I pace in front of Franco’s old desk, polished wood glinting sharply beneath the overhead lights in the study.

The vaulted ceilings echo my every move, amplifying every step I take, every breath I force myself to draw.

The grandeur of this place feels oppressive, like it’s still fighting against me, still whispering that I don’t belong.

No one else has challenged me or spoken against me since that first meeting, but the house is constantly full of people coming and going.

Security changing over their shifts or doing patrols.

Lieutenants reporting in. Andy meeting with various leaders or city officials.

The house feels more like an office than a place to live.

And I’m on display the entire time. I’ve already shaken more hands and made more small talk than I’ve done in my entire life combined.

And that’s just since returning from the lab.

I immediately shove aside thoughts of what happened there. It’ll only upset my wolf, and I’m barely leashing her as it is. She feels suffocated inside these walls. She wants the forest again. Freedom. She wants me to shift.

Later , I promise her .

She snarls back at me.

From a chair near the fireplace, Andy flips through the pages in front of her, scribbling quick notes with narrowed eyes and tight lips.

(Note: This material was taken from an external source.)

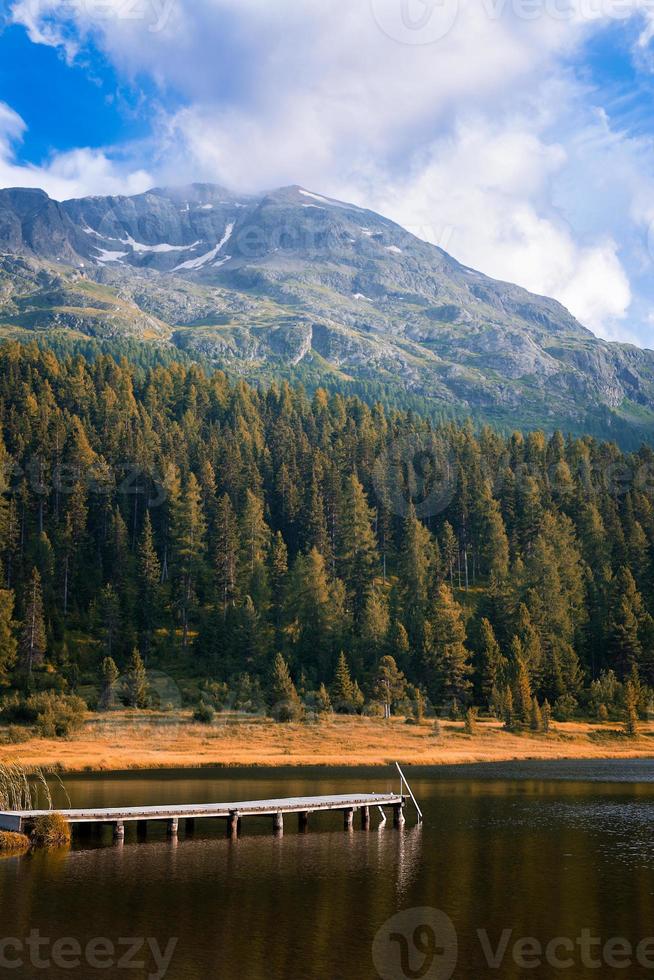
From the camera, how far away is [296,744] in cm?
10038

All morning, she’s been grilling the pack leadership—interviewing them, determining who stays loyal and who needs to be culled.

Whoever doesn’t pledge their loyalty—and prove it—will be banished from Indigo Hills.

It’s brutal and cold but necessary.

I still can’t decide if I admire or fear how easily she slips into the role I’ve given her. Sentencing her pack—her people—to banishment can’t be pleasant, and yet she hasn’t questioned it. Or me.

“You’re pacing again,” Andy remarks dryly, without looking up. She flips a page, sighing heavily. “You’re also making me dizzy.”

“Sorry,” I mutter, forcing myself to stop and drop into the chair opposite her.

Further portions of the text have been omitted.